Mais ce n’est plus la mode, et le mari souvent

De son honneur vendu va recevoir l’argent.

M. CORNARDET.

L’hiver, les Officiers s’en viennent chez nous fondre,

Il faut les écouter.

M. HARPIN.

Oui, mais ne rien répondre,

Qui répond paye.

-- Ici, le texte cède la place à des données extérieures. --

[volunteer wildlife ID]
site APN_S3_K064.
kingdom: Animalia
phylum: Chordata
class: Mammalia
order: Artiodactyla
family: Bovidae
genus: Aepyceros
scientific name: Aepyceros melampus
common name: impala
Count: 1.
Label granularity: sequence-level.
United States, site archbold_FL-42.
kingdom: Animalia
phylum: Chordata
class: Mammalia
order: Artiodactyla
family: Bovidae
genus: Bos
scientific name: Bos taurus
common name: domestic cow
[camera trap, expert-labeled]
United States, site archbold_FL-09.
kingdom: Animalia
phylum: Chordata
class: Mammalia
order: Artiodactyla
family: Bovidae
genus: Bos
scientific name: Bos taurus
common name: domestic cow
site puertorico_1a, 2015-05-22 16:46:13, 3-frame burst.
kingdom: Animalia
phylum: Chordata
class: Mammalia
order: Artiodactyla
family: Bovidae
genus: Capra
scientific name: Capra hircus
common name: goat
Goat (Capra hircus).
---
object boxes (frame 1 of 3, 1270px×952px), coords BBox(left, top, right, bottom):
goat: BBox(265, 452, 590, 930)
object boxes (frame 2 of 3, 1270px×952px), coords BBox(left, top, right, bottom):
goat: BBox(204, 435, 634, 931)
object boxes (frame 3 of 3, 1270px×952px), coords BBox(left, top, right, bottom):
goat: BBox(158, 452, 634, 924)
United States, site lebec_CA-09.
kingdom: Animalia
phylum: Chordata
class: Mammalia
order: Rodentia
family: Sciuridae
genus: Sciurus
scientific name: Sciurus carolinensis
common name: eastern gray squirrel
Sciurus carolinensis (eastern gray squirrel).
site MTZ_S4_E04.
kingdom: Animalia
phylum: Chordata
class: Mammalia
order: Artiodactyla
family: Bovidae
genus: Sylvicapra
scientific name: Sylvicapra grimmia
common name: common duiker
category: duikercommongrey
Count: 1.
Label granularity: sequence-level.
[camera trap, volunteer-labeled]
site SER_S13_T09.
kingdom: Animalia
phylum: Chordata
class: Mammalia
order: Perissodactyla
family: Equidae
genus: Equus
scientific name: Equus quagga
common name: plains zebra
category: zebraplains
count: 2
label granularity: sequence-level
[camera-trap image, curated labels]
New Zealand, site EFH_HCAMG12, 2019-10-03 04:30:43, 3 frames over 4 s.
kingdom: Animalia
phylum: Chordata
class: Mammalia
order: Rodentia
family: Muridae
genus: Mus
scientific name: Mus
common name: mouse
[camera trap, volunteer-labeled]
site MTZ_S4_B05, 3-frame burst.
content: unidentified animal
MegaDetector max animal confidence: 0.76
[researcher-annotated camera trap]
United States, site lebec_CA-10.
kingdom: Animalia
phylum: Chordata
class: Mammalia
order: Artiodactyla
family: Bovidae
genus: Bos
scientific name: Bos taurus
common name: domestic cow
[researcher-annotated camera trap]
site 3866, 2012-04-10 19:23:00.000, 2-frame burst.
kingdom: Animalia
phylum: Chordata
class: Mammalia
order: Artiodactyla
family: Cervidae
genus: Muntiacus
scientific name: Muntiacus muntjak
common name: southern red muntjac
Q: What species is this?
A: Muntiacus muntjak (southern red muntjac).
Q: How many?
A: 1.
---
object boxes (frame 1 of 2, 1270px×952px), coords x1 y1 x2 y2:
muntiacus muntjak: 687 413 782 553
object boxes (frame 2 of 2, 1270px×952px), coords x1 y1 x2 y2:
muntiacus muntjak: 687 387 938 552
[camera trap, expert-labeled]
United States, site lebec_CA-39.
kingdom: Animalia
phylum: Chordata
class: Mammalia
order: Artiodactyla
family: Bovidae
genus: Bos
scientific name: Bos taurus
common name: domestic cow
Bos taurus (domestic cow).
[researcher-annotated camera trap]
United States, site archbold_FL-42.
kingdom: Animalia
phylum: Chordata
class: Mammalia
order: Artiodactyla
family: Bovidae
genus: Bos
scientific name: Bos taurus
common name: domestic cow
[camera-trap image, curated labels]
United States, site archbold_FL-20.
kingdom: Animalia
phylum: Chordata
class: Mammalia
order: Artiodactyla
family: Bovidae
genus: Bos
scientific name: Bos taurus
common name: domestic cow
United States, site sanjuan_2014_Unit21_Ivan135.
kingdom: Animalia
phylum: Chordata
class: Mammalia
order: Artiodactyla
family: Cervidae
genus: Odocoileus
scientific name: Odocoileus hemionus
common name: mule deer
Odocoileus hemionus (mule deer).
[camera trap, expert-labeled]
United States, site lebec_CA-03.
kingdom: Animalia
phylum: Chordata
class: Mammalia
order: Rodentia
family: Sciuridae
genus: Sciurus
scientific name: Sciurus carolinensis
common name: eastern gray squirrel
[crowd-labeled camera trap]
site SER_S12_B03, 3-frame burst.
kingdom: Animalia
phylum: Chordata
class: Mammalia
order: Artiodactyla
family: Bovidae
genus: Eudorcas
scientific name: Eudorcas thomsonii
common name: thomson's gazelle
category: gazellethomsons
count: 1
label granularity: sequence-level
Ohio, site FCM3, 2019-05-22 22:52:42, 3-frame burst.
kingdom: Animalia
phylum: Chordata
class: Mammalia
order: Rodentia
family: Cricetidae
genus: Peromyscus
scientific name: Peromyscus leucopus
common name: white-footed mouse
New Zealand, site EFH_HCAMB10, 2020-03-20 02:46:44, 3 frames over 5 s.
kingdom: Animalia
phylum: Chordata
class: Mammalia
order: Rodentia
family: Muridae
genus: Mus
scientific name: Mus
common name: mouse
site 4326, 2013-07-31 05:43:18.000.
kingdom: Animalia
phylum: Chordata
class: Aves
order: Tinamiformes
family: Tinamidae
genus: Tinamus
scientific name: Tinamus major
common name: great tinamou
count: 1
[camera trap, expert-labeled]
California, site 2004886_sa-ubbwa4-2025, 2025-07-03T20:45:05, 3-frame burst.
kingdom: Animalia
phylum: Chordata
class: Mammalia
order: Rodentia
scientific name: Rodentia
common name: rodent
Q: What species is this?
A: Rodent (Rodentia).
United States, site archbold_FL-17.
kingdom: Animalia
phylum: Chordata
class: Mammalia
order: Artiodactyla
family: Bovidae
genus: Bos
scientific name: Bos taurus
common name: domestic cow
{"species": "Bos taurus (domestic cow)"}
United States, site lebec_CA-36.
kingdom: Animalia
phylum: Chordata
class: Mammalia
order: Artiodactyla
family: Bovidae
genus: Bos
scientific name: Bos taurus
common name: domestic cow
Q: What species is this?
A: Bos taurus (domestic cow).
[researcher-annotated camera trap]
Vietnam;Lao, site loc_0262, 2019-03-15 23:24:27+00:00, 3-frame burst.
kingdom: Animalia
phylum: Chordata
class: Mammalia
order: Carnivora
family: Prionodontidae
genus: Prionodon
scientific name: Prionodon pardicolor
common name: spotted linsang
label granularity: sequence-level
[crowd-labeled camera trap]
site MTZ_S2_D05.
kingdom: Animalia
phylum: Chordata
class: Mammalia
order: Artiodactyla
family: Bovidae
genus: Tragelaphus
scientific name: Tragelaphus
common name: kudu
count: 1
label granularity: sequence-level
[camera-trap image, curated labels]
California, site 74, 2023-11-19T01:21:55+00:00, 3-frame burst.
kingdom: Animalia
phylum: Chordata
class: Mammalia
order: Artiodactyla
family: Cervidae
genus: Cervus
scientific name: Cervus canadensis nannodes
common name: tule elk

Enfin je n’ai que trop vécu,

Pour savoir comme on fait à Lyon un cocu.

M. CORNARDET.

Quoique vous me disiez, je crois ma femme sage,

Et la grande pudeur qu’on voit sur son visage,

D’en rien appréhender m’ôte tout le sujet.

Mais vous, Monsieur Harpin...

M. HARPIN.

Hé ! Monsieur Cornarder,

Sachez que j’aime mieux de ces femmes galantes,

Qui disent de bons mots, qui sont toujours riantes,

Qui sans aucun scrupule et sans s’effaroucher

Écoutent l’équivoque, et loin de s’en fâcher,

Y répondent souvent, et même avec finesse,

Que celle, qu’un seul mot, un regard, un rien blesse,

Qui d’un conte plaisant faisant d’abord fracas,

Veulent trouver du mal où l’on n’en pense pas.

M. CORNARDET.

Qu’entendez-vous par-là ?

M. HARPIN.

J’entends que ces dernières,

Se laissent plutôt prendre encor que les premières

Que votre femme étant de ce nombre, je croi

Que vous êtes encor plutôt cocu que moi.

M. CORNARDET.

Et moi, je vous soutiens...

M. HARPIN.

Mon Dieu, point de colère,

Il faut tout doucement éclairer ce mystère,

Et ne pas faire enfin comme ces ans passes,

Tit un de nos voisins, que bien vous connaissez,

Qui malgré qu’on en eût, voulut par son caprice

Être avéré cocu par Arrêt de Justice ;

Et même dans Lyon, de l’un à l’autre bout,

Voulut qu’on publiât son déshonneur partout,

Il en fut pour ses frais. Mais laissons la satyre,

Tout le monde en sait plus que je n’en pourrais dire.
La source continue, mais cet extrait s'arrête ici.